Imagine el lector la desbordante alegría de Jesús al pronunciar: «Subo al Padre mío y Padre vuestro, al Dios mío y Dios vuestro» (“Todo está cumplido” —Juan 19, 30—), dejando al Espíritu profundizaciones mayores…
(OBSERVACIÓN: Algunos de los hechos expuestos por los evangelistas, entre los que se encuentran los de estos días, pudieran parecer a veces distintos según qué evangelio se lea, pero esas diferencias aparentes no hacen más que ilustrar la riqueza testimonial y el estilo diferente de cada evangelista al narrar hechos ocurridos y vividos años atrás, de los que les queda una huella, una experiencia diferente según la personalidad, vivencias interiores y detalles en los que se fijara cada uno. Ciertamente tenemos la experiencia de que, al presenciar un mismo hecho personas distintas, lo describe cada una de manera diferente. Lo realmente importante es que ellos fueron fieles y honrados testigos oculares, o se informaron con todo detalle de otros que lo fueron (cfr. Lucas 1, 1 – 4).
Y sólo cuando se entra en los evangelios en clave de amor-vida y fe, pueden sumarse y cuadrarse descripciones aparentemente diferentes, y captarse y completarse la realidad, enriquecida con los múltiples y variados matices que presenta cada uno, dejando siempre al Espíritu profundizaciones a las que él puede llevar. Los cuatro evangelios en bloque, y cada uno por separado, son un pozo sin fondo, con tan variados matices para quienes los leen, viven y oran con ellos para más y mejor vivirlos, como variado e inagotable es el Espíritu de Dios, el Espíritu Santo que los inspiró.
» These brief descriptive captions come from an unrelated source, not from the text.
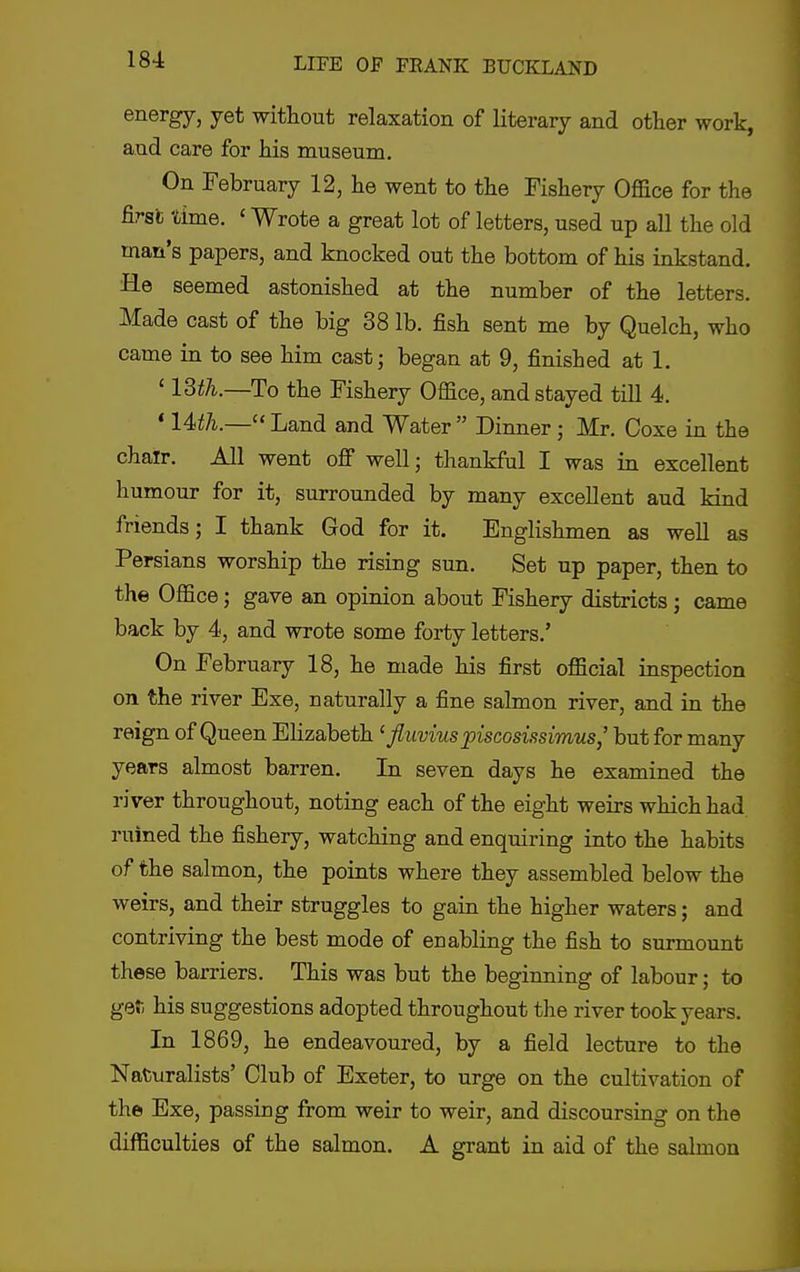 energy, yet without relaxation of literary and other work, and care for his museum. On February 12, lie went to the Fishery Office for the first time. < Wrote a great lot of letters, used up all the old man's papers, and knocked out the bottom of his inkstand. He seemed astonished at the number of the letters. Made cast of the big 38 lb. fish sent me by Quelch, who came in to see him cast; began at 9, finished at 1. ' 13th.—To the Fishery Office, and stayed till 4. * 14th.— Land and Water  Dinner; Mr. Coxe in the chair. All went off well; thankful I was in excellent humour for it, surrounded by many excellent aud kind friends; I thank God for it. Englishmen as well as Persians worship the rising sun. Set up paper, then to the Office; gave an opinion about Fishery districts; came back by 4, and wrote some forty letters.' On February 18, he made his first official inspection on the river Exe, naturally a fine salmon river, and in the reign of Queen Elizabeth ' fluviuspiscosissimus,' but for many years almost barren. In seven days he examined the river throughout, noting each of the eight weirs which had ruined the fishery, watching and enquiring into the habits of the salmon, the points where they assembled below the weirs, and their struggles to gain the higher waters; and contriving the best mode of enabling the fish to surmount these barriers. This was but the beginning of labour; to gafi his suggestions adopted throughout the river took years. In 1869, he endeavoured, by a field lecture to the Naturalists' Club of Exeter, to urge on the cultivation of the Exe, passing from weir to weir, and discoursing on the difficulties of the salmon. A grant in aid of the salmon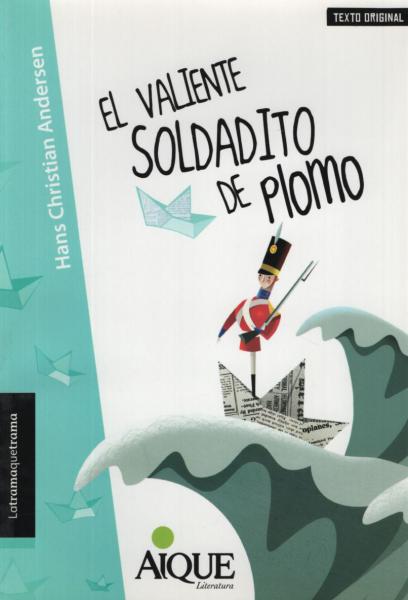 EL VALIENTE SOLDADITO DE PLOMO
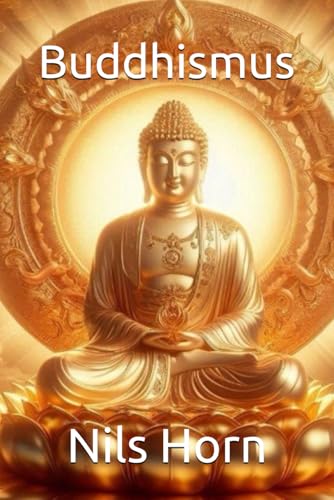 Buddhismus: Die wichtigsten Lehren. Die besten Übungen. Mit Zitaten des Dalai Lama von Independently published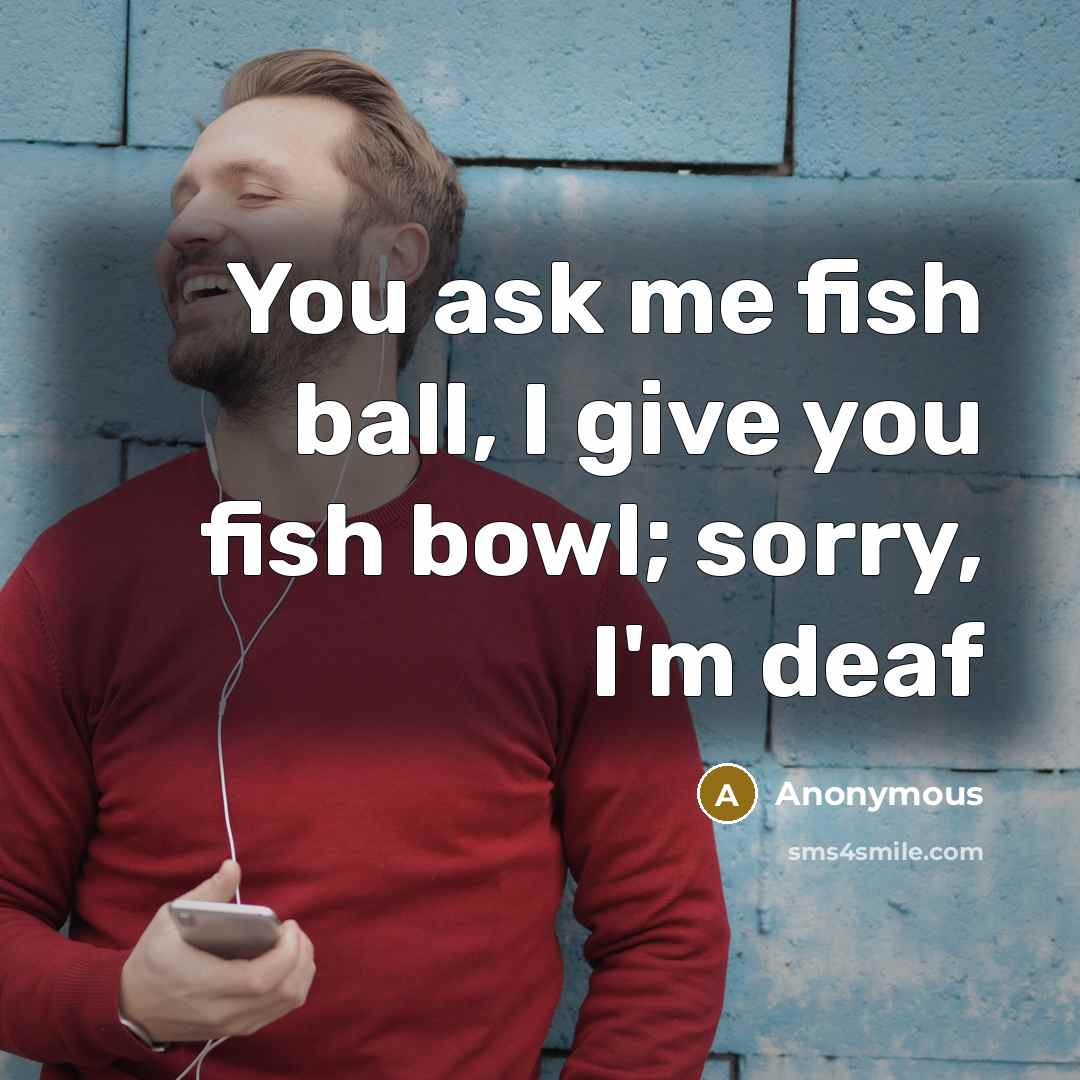 “You ask me fish ball, I give you fish bowl;…” quote by Anonymous
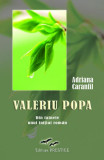 Valeriu Popa - Paperback brosat - Adriana Caranfil - Prestige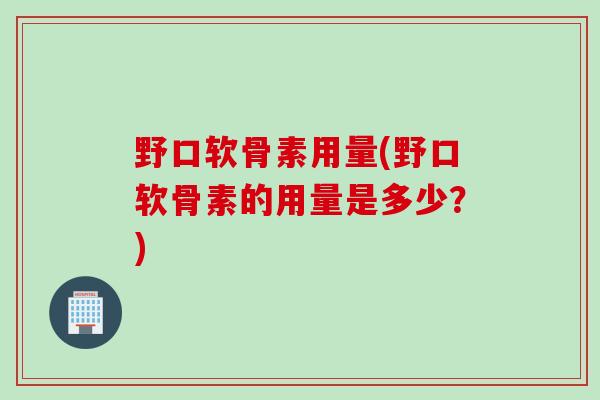 野口软骨素用量(野口软骨素的用量是多少？)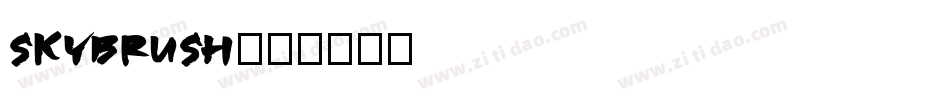 SKYBRUSH字体转换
Él ilumina a cuantos con noble y limpio corazón desean incorporarlos poco a poco a su vivir, con la misma clave de fe y amor-vida con la que fueron escritos, que les va haciendo más y más entender, y sugiere en cada época a cada persona nuevas formas y caminos según Dios. Propiamente, cada cual, con su personalidad propia, cualidades, dones divinos y perseverancia hasta el fin, constituye un testimonio, una vía abierta para el amor de Dios en el mundo y al mundo).